Allied Bank Limited (ABL) reported a significant dip in profitability for the first quarter of 2025, with its net profit after taxation falling by 26.97% year-on-year. For the quarter ended March 31, 2025, ABL posted earnings of Rs8.48 billion, down from Rs11.61 billion in the same period last year. This translates into an earnings per share (EPS) of Rs7, compared to Rs10 in Q1 2024.
Despite the earnings drop, the bank announced an interim cash dividend of Rs4 per share, representing a payout of 40% of the share’s face value, signaling continued commitment to shareholder returns.
The decline in profitability was largely attributed to a fall in total income, which dropped by 7.42% to Rs33.25 billion from Rs35.92 billion a year earlier. A major contributor to this dip was a 12.85% decline in net mark-up/interest income, which fell to Rs25.4 billion. This was driven by a 24% decrease in mark-up/return/interest earned, which could reflect changes in interest rates, asset yields, or lower loan disbursements, while mark-up expenses were down nearly 29%.
However, the non-mark-up income segment offered some relief, rising 16% year-on-year to Rs7.85 billion. This increase was fueled by a 36.79% surge in foreign exchange income, indicating higher trading activity or favorable currency fluctuations. Gains on securities also more than doubled, climbing 146% to Rs744.93 million, suggesting improved market positioning or successful liquidation of investment portfolios. Fee and commission income also posted a healthy growth of nearly 11%, likely supported by increased transaction volumes or digital banking usage.

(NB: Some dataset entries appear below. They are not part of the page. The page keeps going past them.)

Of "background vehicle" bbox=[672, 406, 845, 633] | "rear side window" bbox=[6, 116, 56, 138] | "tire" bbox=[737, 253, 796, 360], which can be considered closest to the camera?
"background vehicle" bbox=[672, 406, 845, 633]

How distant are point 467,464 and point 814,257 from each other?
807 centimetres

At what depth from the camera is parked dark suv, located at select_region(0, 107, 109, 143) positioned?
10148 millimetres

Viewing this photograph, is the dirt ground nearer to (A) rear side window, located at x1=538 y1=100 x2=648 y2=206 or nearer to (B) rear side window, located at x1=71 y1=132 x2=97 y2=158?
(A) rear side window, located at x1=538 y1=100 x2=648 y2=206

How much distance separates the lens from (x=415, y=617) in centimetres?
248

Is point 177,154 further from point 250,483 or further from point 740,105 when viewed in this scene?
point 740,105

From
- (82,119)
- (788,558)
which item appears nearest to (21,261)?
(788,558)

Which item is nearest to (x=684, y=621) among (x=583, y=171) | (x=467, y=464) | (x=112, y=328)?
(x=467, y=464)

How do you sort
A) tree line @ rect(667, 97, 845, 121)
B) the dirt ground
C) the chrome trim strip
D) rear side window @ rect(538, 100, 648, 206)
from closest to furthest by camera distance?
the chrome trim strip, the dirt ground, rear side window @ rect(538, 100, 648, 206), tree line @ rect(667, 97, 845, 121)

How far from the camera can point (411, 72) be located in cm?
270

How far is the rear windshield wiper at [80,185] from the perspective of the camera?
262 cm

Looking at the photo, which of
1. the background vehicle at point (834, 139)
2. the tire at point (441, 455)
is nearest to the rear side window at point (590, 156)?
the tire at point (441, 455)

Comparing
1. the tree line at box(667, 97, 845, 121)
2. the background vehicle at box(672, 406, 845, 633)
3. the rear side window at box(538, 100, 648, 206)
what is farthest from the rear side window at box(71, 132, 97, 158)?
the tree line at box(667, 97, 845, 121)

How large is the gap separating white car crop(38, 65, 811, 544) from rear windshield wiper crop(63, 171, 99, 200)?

On the cost side, operating expenses rose sharply by 17.38% to Rs15.34 billion, which significantly added to the pressure on earnings. The increase is indicative of rising administrative costs, technology investments, or inflationary pressures. However, other cost heads, including the workers’ welfare fund and other charges, saw declines of 21.87% and 38.27% respectively, partially offsetting the overall expense hike.
The bank’s share of profit from associates also fell significantly by 41.65%, further weighing on the bottom line. In terms of credit risk, ABL recorded net credit loss allowances and write-offs of Rs134.79 million, slightly lower than the Rs162.75 million recorded in the same period last year.
As a result of these mixed signals across revenue and cost lines, profit before taxation came in at Rs17.71 billion, down 21.62% from Rs22.6 billion in the previous year. Taxation for the quarter stood at Rs9.23 billion, a 15.97% decrease from Rs10.99 billion in Q1 2024, reflecting the lower pre-tax earnings.
The bank’s financial performance in the first quarter of 2025 paints a picture of a challenging operating environment, marked by a squeeze on interest-based income and a surge in expenses. However, the resilience shown in non-mark-up income, especially gains from securities and forex operations, reflects ABL’s strategic diversification of income streams.
Looking ahead, Allied Bank’s ability to manage costs, maintain asset quality, and enhance fee-based income will be critical to navigating what appears to be a tougher earnings cycle in 2025.